Rewrite the stretch of the listing from the line containing "Based on what" through the line containing "5. [707,406]", changing "camera distance" to "depth" and keeping everything else as it is. Return only those lines.

## start DATA PROVIDED

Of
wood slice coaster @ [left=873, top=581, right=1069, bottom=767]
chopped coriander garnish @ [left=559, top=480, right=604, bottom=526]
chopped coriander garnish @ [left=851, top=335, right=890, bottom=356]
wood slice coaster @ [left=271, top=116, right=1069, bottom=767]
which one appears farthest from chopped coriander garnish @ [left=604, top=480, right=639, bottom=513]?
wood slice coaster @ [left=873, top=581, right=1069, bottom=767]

## end DATA PROVIDED
## start DATA PROVIDED

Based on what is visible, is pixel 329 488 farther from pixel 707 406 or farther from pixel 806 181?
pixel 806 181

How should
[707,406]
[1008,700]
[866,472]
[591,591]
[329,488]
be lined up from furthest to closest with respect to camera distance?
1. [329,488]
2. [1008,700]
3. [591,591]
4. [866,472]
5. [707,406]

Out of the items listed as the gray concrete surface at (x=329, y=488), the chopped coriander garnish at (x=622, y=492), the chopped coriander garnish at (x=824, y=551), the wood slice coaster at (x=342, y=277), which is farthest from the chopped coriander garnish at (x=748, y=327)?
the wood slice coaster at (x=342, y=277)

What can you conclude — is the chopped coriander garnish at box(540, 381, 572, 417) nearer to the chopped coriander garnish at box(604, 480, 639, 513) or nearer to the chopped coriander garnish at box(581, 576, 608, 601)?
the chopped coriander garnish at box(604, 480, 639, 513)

## end DATA PROVIDED

ANSWER TO THIS TASK:
Based on what is visible, is pixel 329 488 farther from pixel 707 406 or farther from pixel 806 181?
pixel 806 181

How should
[707,406]
[1008,700]
[866,472]
[591,591]
[329,488]
be lined up from furthest to closest with respect to depth?
1. [329,488]
2. [1008,700]
3. [591,591]
4. [866,472]
5. [707,406]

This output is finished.